“Win on Sunday, sell on Monday”, goes the old adage most associated with motor racing over the years.
At the Kookaburra warehouse in Melbourne, they had an amended version of the slogan for Dean Jones: “Bats on Sunday, sells all week”.
Dean Jones was picked by Kookaburra to launch its move into bats in the late 80s.Credit:Getty Images
“He made the hundred on the Sunday and the calls for that bat on the Monday were unbelievable,” Elliott said.
“Very few players have ever been able to do it like that … to sell the brand by the way they played.
“We’d launch a bat and he was using it because Deano had to have the latest and the newest. He had the capacity to come through the TV into your lounge room, the way he would take things on.”
According to Harry Solomons, whose Kingsgrove Sports Centre has been a mecca for cricket gear in Sydney for decades, there are some players who give credibility to a bat and some who send them flying off the shelves.
“Steve Waugh, Geoff Marsh, they gave credibility to a bat,” Solomons said. “But there are some players who sell bats like you won’t believe. Ricky Ponting, Michael Clarke, Mark Waugh. Dean Jones was one of them.”
Jones was the first batsman to get his hands on the now iconic Ridgeback blade in the World Series Cup final against Pakistan at the MCG in the summer of 1989/90. The lift-off he gave the company and that bat was such it was given the retro treatment last year three decades on. Ponting, another famous user of it, turned out with a new bat with vintage stickers on it in the Bushfire Bash game last year and Australia’s latest batting sensation, Marnus Labuschagne, even brandished one in an ODI against New Zealand in Sydney in March just before lockdown.
If Jones’ swashbuckling style appealed to a generation, his generous spirit also made him a hit with those who idolised him, who before the internet and social media often went through Kookaburra to reach him.

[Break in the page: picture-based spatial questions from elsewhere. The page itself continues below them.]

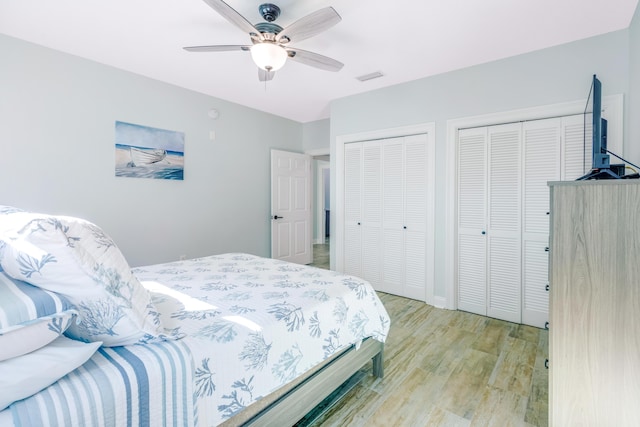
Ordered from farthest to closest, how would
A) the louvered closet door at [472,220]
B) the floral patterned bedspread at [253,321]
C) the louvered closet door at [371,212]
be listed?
the louvered closet door at [371,212], the louvered closet door at [472,220], the floral patterned bedspread at [253,321]

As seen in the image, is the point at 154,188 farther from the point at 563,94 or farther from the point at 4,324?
the point at 563,94

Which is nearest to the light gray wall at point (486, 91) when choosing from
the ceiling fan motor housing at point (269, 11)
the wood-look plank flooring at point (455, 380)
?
the wood-look plank flooring at point (455, 380)

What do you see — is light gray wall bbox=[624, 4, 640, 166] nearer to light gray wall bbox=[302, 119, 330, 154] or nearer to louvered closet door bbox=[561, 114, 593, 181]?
louvered closet door bbox=[561, 114, 593, 181]

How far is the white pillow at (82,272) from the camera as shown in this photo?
894 mm

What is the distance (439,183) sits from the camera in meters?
3.28

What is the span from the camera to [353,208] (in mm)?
4035

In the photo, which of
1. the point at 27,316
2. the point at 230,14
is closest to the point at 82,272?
the point at 27,316

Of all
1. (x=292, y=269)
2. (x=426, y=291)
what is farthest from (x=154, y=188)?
(x=426, y=291)

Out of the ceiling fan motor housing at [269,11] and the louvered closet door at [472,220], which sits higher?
the ceiling fan motor housing at [269,11]

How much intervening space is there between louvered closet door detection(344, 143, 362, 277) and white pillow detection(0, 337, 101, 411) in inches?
132

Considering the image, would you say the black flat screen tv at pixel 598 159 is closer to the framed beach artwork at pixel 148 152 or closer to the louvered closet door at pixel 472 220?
the louvered closet door at pixel 472 220

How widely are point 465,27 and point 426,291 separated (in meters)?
2.54

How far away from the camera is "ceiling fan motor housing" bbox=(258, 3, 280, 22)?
205 centimetres

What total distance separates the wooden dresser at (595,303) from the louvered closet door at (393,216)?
87.5 inches
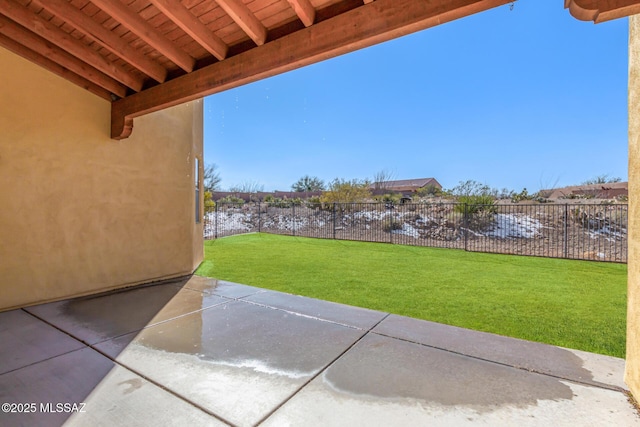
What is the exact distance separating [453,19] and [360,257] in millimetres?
5827

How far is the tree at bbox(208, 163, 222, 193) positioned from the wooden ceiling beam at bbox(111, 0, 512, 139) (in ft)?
84.0

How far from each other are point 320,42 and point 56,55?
3.24 meters

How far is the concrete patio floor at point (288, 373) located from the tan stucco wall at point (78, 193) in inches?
29.8

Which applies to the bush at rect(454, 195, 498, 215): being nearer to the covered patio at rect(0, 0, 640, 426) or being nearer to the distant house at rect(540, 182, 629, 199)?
the distant house at rect(540, 182, 629, 199)

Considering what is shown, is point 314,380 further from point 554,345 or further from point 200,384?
point 554,345

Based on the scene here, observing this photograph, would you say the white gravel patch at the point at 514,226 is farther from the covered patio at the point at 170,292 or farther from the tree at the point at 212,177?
the tree at the point at 212,177

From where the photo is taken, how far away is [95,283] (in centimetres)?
418

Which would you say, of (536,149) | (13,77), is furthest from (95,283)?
(536,149)

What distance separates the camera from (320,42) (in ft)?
8.11

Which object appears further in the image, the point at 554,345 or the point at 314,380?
the point at 554,345

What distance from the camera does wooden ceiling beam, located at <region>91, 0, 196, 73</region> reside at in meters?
2.54

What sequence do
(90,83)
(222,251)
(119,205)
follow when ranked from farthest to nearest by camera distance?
(222,251) → (119,205) → (90,83)

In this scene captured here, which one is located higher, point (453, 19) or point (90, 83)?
point (90, 83)

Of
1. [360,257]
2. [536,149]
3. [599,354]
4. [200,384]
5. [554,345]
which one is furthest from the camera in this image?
[536,149]
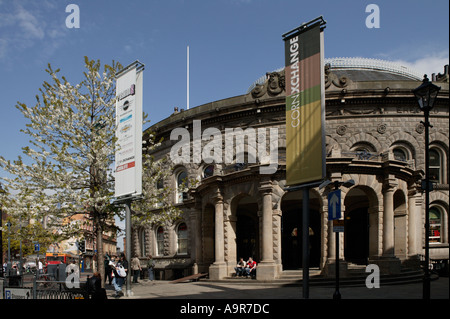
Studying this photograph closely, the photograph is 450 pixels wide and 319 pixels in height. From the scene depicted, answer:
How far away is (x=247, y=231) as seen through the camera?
112ft

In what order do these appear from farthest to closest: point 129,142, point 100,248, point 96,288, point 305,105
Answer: point 100,248 → point 129,142 → point 305,105 → point 96,288

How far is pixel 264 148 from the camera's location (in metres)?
33.2

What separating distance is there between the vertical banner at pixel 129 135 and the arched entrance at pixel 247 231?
48.9 feet

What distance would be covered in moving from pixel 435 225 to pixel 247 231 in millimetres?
13128

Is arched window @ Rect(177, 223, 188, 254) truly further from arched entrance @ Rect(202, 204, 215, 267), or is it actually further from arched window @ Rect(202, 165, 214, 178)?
arched entrance @ Rect(202, 204, 215, 267)

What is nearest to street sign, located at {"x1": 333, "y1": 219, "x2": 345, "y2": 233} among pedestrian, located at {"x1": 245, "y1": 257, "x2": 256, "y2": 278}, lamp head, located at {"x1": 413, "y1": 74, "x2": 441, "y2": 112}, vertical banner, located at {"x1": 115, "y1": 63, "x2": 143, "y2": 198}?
lamp head, located at {"x1": 413, "y1": 74, "x2": 441, "y2": 112}

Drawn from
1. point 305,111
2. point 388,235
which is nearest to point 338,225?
point 305,111

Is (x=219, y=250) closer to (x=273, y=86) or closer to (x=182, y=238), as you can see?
(x=182, y=238)

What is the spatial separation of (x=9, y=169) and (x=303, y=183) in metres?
14.3

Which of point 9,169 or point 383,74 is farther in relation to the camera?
point 383,74

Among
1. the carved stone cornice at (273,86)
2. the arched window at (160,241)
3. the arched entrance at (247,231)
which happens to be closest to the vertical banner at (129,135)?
the arched entrance at (247,231)
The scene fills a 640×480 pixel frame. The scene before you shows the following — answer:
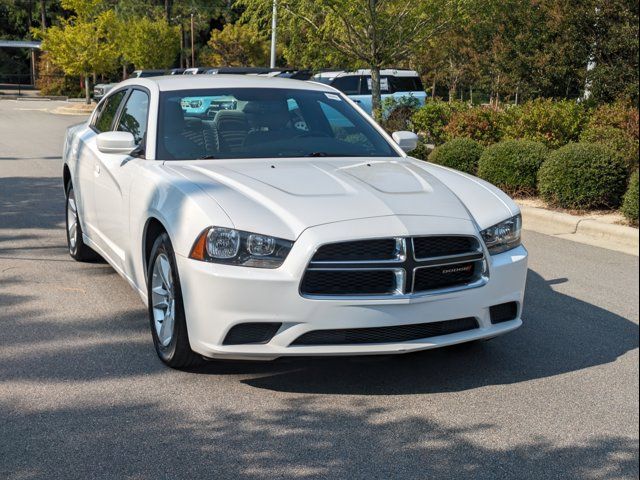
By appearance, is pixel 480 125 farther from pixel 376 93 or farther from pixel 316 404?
pixel 316 404

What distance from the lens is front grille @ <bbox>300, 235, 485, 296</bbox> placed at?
445 cm

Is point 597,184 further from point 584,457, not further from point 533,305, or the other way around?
point 584,457

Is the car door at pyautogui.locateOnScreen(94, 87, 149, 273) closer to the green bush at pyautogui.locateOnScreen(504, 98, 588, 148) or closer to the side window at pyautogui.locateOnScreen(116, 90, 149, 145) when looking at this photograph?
the side window at pyautogui.locateOnScreen(116, 90, 149, 145)

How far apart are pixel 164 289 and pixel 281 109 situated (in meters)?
1.75

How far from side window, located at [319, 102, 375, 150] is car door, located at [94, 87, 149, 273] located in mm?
1318

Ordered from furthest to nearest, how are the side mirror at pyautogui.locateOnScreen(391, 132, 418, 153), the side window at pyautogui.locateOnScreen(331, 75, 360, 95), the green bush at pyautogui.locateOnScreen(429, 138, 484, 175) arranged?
the side window at pyautogui.locateOnScreen(331, 75, 360, 95)
the green bush at pyautogui.locateOnScreen(429, 138, 484, 175)
the side mirror at pyautogui.locateOnScreen(391, 132, 418, 153)

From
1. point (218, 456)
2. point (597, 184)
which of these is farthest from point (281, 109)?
point (597, 184)

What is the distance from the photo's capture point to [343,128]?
21.1 ft

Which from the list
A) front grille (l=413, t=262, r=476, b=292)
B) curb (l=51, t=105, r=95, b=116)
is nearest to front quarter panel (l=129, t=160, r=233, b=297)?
front grille (l=413, t=262, r=476, b=292)

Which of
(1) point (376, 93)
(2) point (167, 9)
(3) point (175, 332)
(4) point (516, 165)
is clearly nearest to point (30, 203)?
(4) point (516, 165)

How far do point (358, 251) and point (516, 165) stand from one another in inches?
295

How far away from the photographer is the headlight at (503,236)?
4.92m

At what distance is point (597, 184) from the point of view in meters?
10.1

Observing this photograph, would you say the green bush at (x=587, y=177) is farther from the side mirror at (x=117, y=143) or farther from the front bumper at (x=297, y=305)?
the side mirror at (x=117, y=143)
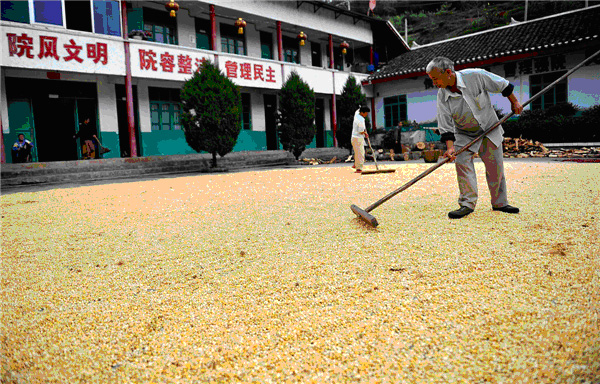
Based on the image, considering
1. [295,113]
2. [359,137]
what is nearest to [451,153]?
[359,137]

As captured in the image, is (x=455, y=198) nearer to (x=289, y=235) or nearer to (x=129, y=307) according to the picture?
(x=289, y=235)

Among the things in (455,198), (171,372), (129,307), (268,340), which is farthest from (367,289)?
(455,198)

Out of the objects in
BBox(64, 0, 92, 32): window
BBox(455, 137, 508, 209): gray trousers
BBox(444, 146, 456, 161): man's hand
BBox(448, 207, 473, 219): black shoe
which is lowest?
BBox(448, 207, 473, 219): black shoe

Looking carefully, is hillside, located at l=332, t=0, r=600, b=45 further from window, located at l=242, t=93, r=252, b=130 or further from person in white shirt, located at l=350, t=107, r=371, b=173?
person in white shirt, located at l=350, t=107, r=371, b=173

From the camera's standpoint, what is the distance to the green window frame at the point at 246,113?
53.5 feet

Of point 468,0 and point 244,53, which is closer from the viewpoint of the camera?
point 244,53

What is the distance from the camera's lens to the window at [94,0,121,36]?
11.4 m

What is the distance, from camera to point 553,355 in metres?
1.23

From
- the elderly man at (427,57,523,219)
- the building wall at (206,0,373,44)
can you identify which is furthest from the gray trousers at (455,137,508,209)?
the building wall at (206,0,373,44)

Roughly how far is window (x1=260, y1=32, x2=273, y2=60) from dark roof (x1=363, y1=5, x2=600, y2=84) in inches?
192

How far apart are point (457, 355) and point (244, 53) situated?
16.7m

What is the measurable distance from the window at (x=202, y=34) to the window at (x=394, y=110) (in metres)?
9.07

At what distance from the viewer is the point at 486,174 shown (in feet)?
11.4

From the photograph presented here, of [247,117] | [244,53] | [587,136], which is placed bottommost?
[587,136]
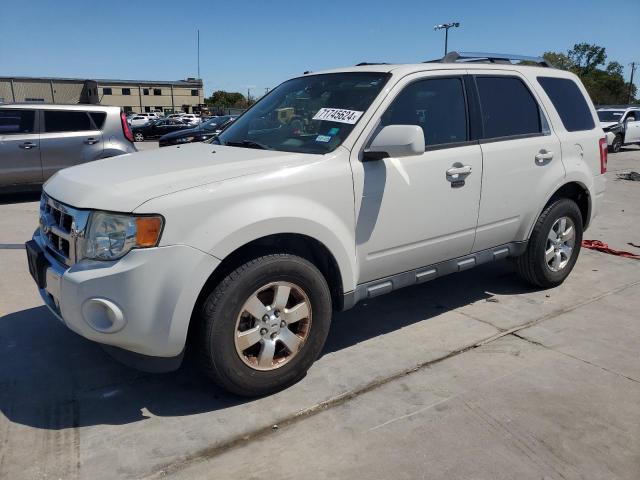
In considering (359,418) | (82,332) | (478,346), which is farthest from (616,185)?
(82,332)

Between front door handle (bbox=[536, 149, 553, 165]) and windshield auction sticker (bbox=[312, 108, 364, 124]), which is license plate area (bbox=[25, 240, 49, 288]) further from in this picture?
front door handle (bbox=[536, 149, 553, 165])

For Elliott, that was no more obvious than when, at the height of his popularity, he turned up unannounced at a Melbourne hospital bearing a gift for a young fan.
“One day when Deano was at the factory we had an enquiry from a lady whose son was in the Royal Children’s Hospital here in Melbourne, I think in the cancer unit,” Elliott said.
“He was obviously a Deano fan and she asked if she could get a poster or something signed by Deano for her son.
“Deano was with us and he signed it, naturally, and he said: ‘where is he?’"
Elliott replied that the boy was at the children's hospital. “I’ll drop it in on the way home," Jones said.